In portraying the title character, Haasan went on a diet and lost a substantial amount of weight, besides applying makeup to darken his complexion. For the scenes near the climax, his makeup included many cuts and burns on the face, along with the appearance of a protruding eye. Rohini Kudange, a student of Daisy Irani's acting classes was selected as the female lead Rohini / Abhirami, was given the screen name Roshini, and her voice was dubbed by actress Saritha. Gunaa was the only film she ever acted in. Haasan initially wanted Cochin Haneefa to play Suresh Kumar / SK, a role that ultimately went to Sharat Saxena. This was the final film where Janagaraj and Haasan appeared together as, during a dubbing session, cast member R. S. Shivaji disagreed with his dubbing style and requested it be redone, to which Janagaraj refused, leading to a physical dispute between the actors. Bharathi and Haasan sided with Shivaji, angering Janagaraj.
□ □ □
INSTRUCTIONS ▸
1. In the passage on the casting of Gunaa, who dubbed the voice of the female lead?
2. Write the next few sentences of the passage on the making of Gunaa, following on from its final line.

PROVIDED DATA ▸
□ □ □
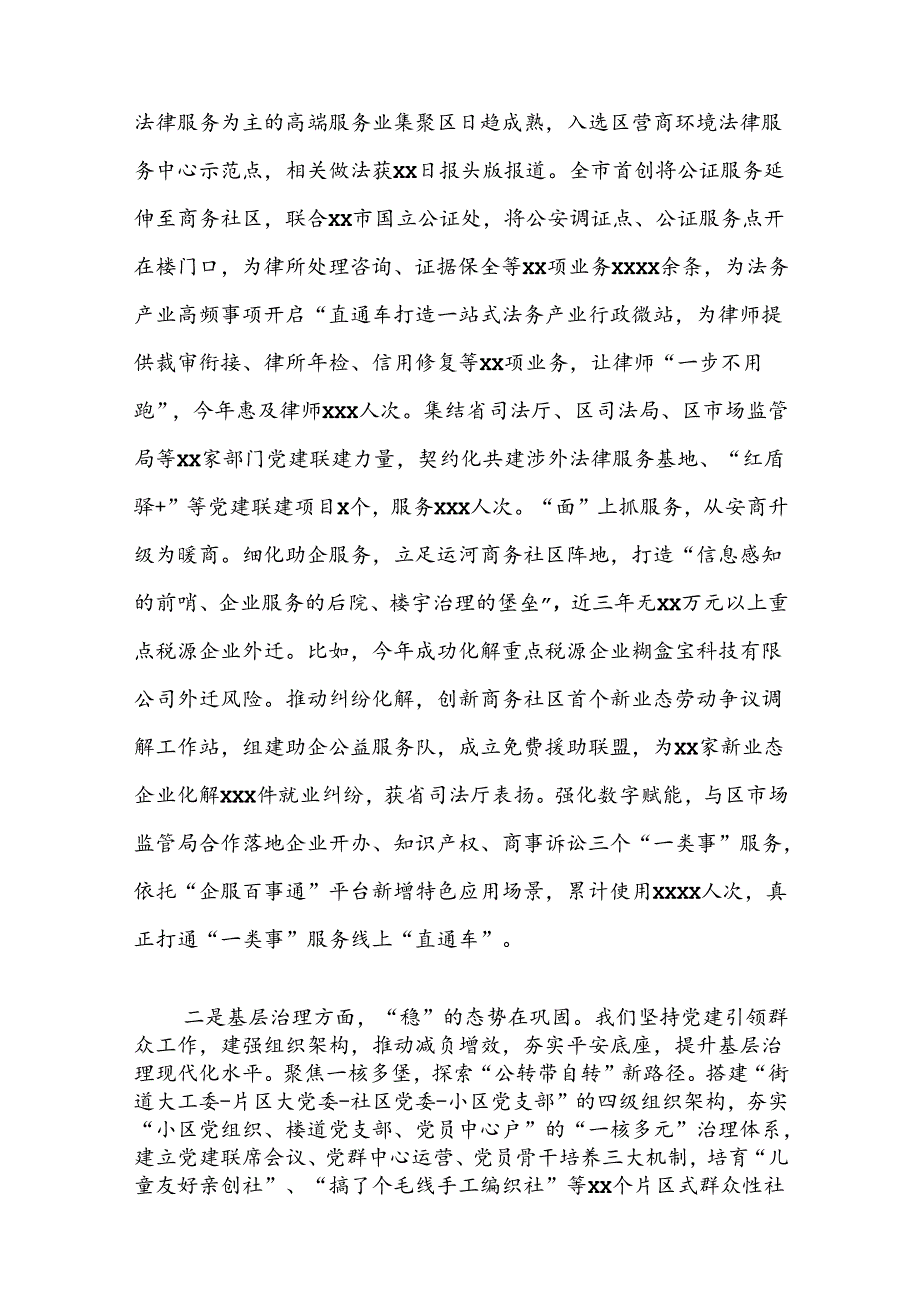 法律服务为主的高端服务业集聚区日趋成熟，入选区营商环境法律服务中心示范点，相关做法获XX日报头版报道。全市首创将公证服务延伸至商务社区，联合XX市国立公证处，将公安调证点、公证服务点开在楼门口，为律所处理咨询、证据保全等XX项业务XXXX余条，为法务产业高频事项开启“直通车打造一站式法务产业行政微站，为律师提供裁审衔接、律所年检、信用修复等XX项业务，让律师“一步不用跑”，今年惠及律师XXX人次。集结省司法厅、区司法局、区市场监管局等XX家部门党建联建力量，契约化共建涉外法律服务基地、“红盾驿+”等党建联建项目X个，服务XXX人次。“面”上抓服务，从安商升级为暖商。细化助企服务，立足运河商务社区阵地，打造“信息感知的前哨、企业服务的后院、楼宇治理的堡垒”，近三年无XX万元以上重点税源企业外迁。比如，今年成功化解重点税源企业糊盒宝科技有限公司外迁风险。推动纠纷化解，创新商务社区首个新业态劳动争议调解工作站，组建助企公益服务队，成立免费援助联盟，为XX家新业态企业化解XXX件就业纠纷，获省司法厅表扬。强化数字赋能，与区市场监管局合作落地企业开办、知识产权、商事诉讼三个“一类事”服务，依托“企服百事通”平台新增特色应用场景，累计使用XXXX人次，真正打通“一类事”服务线上“直通车”。

二是基层治理方面，“稳”的态势在巩固。我们坚持党建引领群众工作，建强组织架构，推动减负增效，夯实平安底座，提升基层治理现代化水平。聚焦一核多堡，探索“公转带自转”新路径。搭建“街道大工委-片区大党委-社区党委-小区党支部”的四级组织架构，夯实“小区党组织、楼道党支部、党员中心户”的“一核多元”治理体系，建立党建联席会议、党群中心运营、党员骨干培养三大机制，培育“儿童友好亲创社”、“搞了个毛线手工编织社”等XX个片区式群众性社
□ □ □
REPLIES ▸
1. Actress Saritha

2.
The pre-credit scene where Gunaa walks around in circles in an asylum with the camera following him was a shot in a single take after a day of rehearsing. The dilapidated church where Gunaa initially keeps Rohini captive was a set designed by art director Magie at a forest named Mathikettan Solai. The church resembled an old building built 70 years ago. The Kodaikanal caves which the film was shot in, including the song "Kanmani Anbodu Kadhalan", were then called Devil's Kitchen. Sathy who worked as production controller for the film revealed that "the cave was about 500 to 600 deep [..] we tied ropes with pulleys and transferred all the production equipments in and out of the 500 feet cave". Shooting took place for 45 days at the caves. According to Santhana Bharathi, he insisted Haasan to have a dummy used for climax portions similar to his face and physique but was turned down by Haasan.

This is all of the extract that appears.